Is it actually worth paying for a course?



This is the question most people are quietly asking themselves and our survey respondents were honest about it. Most said they'd pay for a course if the return was clear. The hesitation isn't unwillingness, it's uncertainty about whether it'll actually pay off.

So here's some real data to settle that: Coursera reports that 75% of people who complete a Google Career Certificate see a positive career outcome within six months of finishing. That's not a marketing claim, it's published outcome data from one of the most recognised names in online learning.

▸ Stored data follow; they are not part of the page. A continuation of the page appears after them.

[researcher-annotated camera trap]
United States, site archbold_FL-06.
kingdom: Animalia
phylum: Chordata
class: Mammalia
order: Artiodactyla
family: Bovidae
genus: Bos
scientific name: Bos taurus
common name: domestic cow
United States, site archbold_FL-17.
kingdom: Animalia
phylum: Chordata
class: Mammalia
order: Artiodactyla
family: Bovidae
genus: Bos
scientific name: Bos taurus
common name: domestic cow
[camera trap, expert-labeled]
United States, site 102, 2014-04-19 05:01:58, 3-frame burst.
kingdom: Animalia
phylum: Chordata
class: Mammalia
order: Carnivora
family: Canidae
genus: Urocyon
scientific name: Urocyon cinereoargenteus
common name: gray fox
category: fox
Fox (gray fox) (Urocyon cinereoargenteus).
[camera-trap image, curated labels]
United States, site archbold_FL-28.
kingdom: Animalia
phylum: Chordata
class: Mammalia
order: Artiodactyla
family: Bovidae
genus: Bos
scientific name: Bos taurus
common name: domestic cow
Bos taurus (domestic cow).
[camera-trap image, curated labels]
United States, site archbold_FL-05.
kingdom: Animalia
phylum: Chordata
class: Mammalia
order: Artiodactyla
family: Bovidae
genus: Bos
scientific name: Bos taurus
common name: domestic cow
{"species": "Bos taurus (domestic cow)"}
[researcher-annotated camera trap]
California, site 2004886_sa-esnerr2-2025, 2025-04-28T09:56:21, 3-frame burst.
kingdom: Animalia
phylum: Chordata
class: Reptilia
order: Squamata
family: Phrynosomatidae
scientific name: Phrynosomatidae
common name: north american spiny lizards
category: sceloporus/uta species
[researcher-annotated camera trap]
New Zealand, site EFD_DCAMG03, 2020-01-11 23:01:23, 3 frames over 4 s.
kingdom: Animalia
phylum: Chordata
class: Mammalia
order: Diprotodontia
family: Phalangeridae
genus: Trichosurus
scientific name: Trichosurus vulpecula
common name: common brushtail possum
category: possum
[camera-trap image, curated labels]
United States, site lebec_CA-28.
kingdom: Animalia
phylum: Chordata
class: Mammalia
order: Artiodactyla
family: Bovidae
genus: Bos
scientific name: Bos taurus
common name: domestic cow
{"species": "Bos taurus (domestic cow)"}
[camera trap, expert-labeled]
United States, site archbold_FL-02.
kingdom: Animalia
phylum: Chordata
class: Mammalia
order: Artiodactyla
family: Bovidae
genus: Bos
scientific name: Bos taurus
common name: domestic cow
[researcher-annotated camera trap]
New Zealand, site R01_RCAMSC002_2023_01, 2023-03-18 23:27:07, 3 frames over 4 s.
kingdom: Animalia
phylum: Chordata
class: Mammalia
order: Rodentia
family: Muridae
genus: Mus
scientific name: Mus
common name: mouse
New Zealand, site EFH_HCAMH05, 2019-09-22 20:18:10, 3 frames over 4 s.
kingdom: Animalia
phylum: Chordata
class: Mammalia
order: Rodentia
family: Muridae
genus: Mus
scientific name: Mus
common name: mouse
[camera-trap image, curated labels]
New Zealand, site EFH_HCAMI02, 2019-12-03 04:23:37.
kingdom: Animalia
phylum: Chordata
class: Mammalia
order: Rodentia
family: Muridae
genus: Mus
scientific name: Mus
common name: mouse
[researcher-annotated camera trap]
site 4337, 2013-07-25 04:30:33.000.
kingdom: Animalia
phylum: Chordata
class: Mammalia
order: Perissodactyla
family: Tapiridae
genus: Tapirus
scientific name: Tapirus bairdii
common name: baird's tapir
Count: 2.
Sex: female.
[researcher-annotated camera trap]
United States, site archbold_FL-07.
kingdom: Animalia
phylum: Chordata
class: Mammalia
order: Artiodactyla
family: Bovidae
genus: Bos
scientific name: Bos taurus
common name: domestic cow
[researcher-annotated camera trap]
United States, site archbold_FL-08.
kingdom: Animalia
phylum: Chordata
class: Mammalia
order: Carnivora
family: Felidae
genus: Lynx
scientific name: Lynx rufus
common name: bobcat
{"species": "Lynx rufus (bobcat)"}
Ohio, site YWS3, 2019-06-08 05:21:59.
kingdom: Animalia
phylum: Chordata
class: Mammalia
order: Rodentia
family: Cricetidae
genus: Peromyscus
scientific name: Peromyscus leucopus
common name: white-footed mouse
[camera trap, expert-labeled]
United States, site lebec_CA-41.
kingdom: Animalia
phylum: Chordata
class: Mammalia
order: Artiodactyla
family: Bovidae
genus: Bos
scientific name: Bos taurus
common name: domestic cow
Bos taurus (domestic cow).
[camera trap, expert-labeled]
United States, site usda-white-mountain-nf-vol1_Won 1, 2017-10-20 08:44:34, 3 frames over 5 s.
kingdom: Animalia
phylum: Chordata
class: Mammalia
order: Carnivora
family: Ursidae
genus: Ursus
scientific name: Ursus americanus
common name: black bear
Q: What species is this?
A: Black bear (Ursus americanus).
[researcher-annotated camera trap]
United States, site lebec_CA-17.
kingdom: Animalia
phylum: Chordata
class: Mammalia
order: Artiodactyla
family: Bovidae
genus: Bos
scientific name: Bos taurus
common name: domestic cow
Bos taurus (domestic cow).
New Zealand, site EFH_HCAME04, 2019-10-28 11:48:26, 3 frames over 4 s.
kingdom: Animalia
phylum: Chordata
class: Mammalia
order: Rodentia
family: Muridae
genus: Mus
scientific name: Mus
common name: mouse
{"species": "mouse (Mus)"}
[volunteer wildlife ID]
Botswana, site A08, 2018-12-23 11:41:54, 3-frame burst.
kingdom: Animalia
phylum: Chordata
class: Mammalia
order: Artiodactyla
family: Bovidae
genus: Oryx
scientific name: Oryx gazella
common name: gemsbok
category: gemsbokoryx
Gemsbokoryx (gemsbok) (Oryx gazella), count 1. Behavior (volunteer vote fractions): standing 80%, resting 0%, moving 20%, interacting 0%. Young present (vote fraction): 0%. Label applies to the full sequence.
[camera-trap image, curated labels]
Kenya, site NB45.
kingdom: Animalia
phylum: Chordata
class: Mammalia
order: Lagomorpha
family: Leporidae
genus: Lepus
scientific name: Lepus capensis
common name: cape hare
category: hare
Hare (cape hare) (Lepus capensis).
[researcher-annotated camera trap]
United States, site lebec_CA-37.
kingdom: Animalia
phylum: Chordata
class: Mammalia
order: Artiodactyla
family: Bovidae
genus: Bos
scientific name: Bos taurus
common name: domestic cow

And if you're not ready to commit financially, that's fine too. edX offers free audit access to many of its courses, so you can learn the material before deciding whether a paid certificate is worth it. Better yet, when you do decide to upgrade, WWR users can utilise the discount code LEARNISA15 to get some money off. Udemy has individual courses starting from just a few dollars, which makes it easy to test a skill area without a big upfront decision.

There's a low-risk entry point for almost every situation. The only move that doesn't pay off is waiting.


Where to start

Based on what we heard, here's where we'd suggest starting, depending on where you are right now.

  •  New to remote work? Start with the fundamentals such as productivity tools, remote communication norms and time management for distributed teams.
  • Working in customer support or admin? Look at AI tools for non-technical roles. There are practical, beginner-friendly courses that teach you to use AI assistants in everyday tasks.
  • Ready to commit to a credential? Coursera Plus Monthly gives you access to thousands of courses and Professional Certificates for one flat monthly fee, with no long-term contract.







The bottom line


If there's one thing this survey made clear, it's that this community isn't learning out of fear. Zero respondents said they were motivated by “fear of falling behind.” The driving force, by far, was ambition: better job opportunities, higher income, and real career growth.


That's a good place to job-hunt from. And the data suggests that small, low-risk steps, one certificate, one free audit course, one new skill, often compound into the outcome everyone's actually after: landing the role.